I sometimes add flax seed or kelp meal if I have extra on hand.


----------



## MatthewBK

That sounds like a very interesting idea! My hens are always so reluctant to eat any of the minerals I give them, maybe this will help them out. 
I have never seen these before, I'll have to check tractor supply next time I go in.


----------



## annlouise

oakwood said:


> Wish they were sold in the UK.


Pets at home do a small one that you hang up in the run my 4 went crazy for it


----------



## kahiltna_flock

Bought the girls their first flock block today. They weren't sure what to think of it at first. They did figure it out and seem to enjoy it. It should keep them busy for a bit.


----------



## Janey

Can you get them in Canada (British Columbia)???????


----------



## ethel

Looks like a good idea. Are they expensive?


----------



## kahiltna_flock

I don't know if you can get them in Canada or not. I wish I saved the wrapper so I could tell you what brand it was. I got it for $20. Things are always more expensive here in Alaska. We will see how long it lasts to see if it is worth the price. You can probably google it and see if you can find them.


----------



## Sandy

I bought one last winter and my flock loved it so much it only lasted about 4-5 days and I only had 8 chickens at the time!  They neglected their usual food until it was gone! Too costly for me to buy weekly.


----------



## NanaKim

My hens love it, but I only put it in the coop in the winter time when they don't get as much outdoor time. Keeps them busy so they don't start pecking on each other.


----------



## kahiltna_flock

NanaKim said:


> My hens love it, but I only put it in the coop in the winter time when they don't get as much outdoor time. Keeps them busy so they don't start pecking on each other.

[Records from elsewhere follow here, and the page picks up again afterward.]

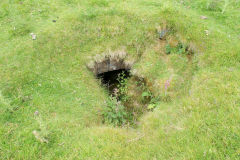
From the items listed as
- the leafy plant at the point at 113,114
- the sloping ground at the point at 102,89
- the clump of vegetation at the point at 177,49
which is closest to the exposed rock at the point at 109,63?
the sloping ground at the point at 102,89

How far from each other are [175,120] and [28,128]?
12.8ft

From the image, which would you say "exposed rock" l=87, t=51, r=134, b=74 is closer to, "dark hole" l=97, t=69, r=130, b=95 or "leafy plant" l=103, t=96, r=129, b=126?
"dark hole" l=97, t=69, r=130, b=95

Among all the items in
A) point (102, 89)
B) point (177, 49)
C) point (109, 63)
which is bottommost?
point (102, 89)

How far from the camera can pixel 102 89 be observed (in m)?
6.85

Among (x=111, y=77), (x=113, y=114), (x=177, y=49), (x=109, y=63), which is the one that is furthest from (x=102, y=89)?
(x=177, y=49)

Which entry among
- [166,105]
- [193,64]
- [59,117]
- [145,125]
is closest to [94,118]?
[59,117]

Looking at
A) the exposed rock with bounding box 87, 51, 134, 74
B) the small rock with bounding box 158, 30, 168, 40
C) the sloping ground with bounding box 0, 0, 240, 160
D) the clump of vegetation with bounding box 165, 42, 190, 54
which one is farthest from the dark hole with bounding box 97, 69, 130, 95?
the small rock with bounding box 158, 30, 168, 40

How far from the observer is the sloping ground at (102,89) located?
13.7 ft

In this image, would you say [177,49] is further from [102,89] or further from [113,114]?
[113,114]

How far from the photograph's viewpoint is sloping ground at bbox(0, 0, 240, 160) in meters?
4.18

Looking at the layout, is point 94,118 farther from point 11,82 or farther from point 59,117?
point 11,82

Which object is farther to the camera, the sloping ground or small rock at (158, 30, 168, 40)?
small rock at (158, 30, 168, 40)

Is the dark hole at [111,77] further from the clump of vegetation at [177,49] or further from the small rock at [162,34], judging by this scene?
the small rock at [162,34]

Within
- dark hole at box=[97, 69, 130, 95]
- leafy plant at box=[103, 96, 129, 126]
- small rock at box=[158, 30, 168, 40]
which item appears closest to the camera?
leafy plant at box=[103, 96, 129, 126]
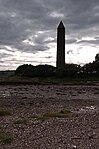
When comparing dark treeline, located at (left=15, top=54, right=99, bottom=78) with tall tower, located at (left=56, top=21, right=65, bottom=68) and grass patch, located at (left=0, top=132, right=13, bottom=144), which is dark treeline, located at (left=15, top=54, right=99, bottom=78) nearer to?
tall tower, located at (left=56, top=21, right=65, bottom=68)

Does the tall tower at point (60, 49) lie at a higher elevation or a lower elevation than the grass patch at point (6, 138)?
higher

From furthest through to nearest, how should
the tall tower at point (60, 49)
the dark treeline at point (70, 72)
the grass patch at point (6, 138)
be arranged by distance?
1. the tall tower at point (60, 49)
2. the dark treeline at point (70, 72)
3. the grass patch at point (6, 138)

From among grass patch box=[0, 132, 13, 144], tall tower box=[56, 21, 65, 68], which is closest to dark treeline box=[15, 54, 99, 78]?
tall tower box=[56, 21, 65, 68]

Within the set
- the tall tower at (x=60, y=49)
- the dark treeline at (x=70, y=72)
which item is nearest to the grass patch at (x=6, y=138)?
the dark treeline at (x=70, y=72)

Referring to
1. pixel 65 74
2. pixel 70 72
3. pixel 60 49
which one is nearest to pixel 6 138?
pixel 65 74

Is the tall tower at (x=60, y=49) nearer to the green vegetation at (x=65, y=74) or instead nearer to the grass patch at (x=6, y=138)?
the green vegetation at (x=65, y=74)

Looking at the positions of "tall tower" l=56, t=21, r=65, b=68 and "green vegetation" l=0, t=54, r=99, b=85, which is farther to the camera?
"tall tower" l=56, t=21, r=65, b=68

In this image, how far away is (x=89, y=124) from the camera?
59.5 ft

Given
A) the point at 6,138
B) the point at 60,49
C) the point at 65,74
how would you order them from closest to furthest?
the point at 6,138, the point at 65,74, the point at 60,49

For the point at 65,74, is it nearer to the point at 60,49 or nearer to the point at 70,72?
the point at 70,72

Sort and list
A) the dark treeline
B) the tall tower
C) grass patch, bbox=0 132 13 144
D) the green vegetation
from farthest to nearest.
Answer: the tall tower, the dark treeline, the green vegetation, grass patch, bbox=0 132 13 144

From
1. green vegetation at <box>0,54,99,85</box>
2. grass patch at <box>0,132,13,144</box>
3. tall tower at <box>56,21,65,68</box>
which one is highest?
tall tower at <box>56,21,65,68</box>

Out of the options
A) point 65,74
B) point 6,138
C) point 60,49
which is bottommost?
point 6,138

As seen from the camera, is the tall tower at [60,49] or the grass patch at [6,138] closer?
the grass patch at [6,138]
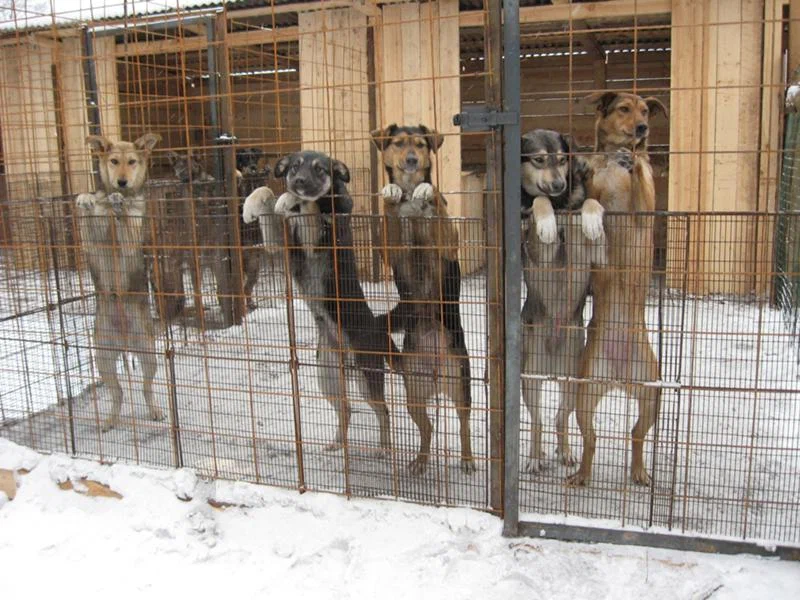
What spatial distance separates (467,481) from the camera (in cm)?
430

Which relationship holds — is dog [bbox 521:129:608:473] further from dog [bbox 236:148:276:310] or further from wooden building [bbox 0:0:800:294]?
wooden building [bbox 0:0:800:294]

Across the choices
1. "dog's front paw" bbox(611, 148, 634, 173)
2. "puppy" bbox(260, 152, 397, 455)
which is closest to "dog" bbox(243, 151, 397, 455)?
"puppy" bbox(260, 152, 397, 455)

That was my thought, give them something to do.


----------



## SCYankees

I'm going to get one of these. Looks like it will keep them busy and entertained.


----------



## Treehouse

*Boredom?*

New at all this.I have a gorgeous RIR rooster , a young hen and a maybe hen? My coop is 2x4 above a 5x4 run on wheels. Our dogs haven't learn respect yet, so nobody is running loose. Rooster attacks others . Should I separate them? Put something in there to amuse him? Let nature take its course?


----------



## combsrus

sounds awesome! i can't wait to get one for our dear little flock

elizabeth


----------



## Sandy

mary said:


> New at all this.I have a gorgeous RIR rooster , a young hen and a maybe hen? My coop is 2x4 above a 5x4 run on wheels. Our dogs haven't learn respect yet, so nobody is running loose. Rooster attacks others . Should I separate them? Put something in there to amuse him? Let nature take its course?


What do you mean "attacks others"  Are you talking about the other 2 chickens or people? How old are they? If the other is a hen maybe he is just doing his business! lol If there is an age difference, maybe just a pecking order thing, and if the "maybe" is a rooster you will have to separate them due to the fact that there is only one hen, they will fight for her! Good luck and post pics of the coop and chickens!


----------



## Treehouse

Week three. A beautiful hawk got my little red hen. So sad.
Now chickens will not run free unless I am right there in the garden with them.


----------



## kahiltna_flock

mary said:


> Week three. A beautiful hawk got my little red hen. So sad.
> Now chickens will not run free unless I am right there in the garden with them.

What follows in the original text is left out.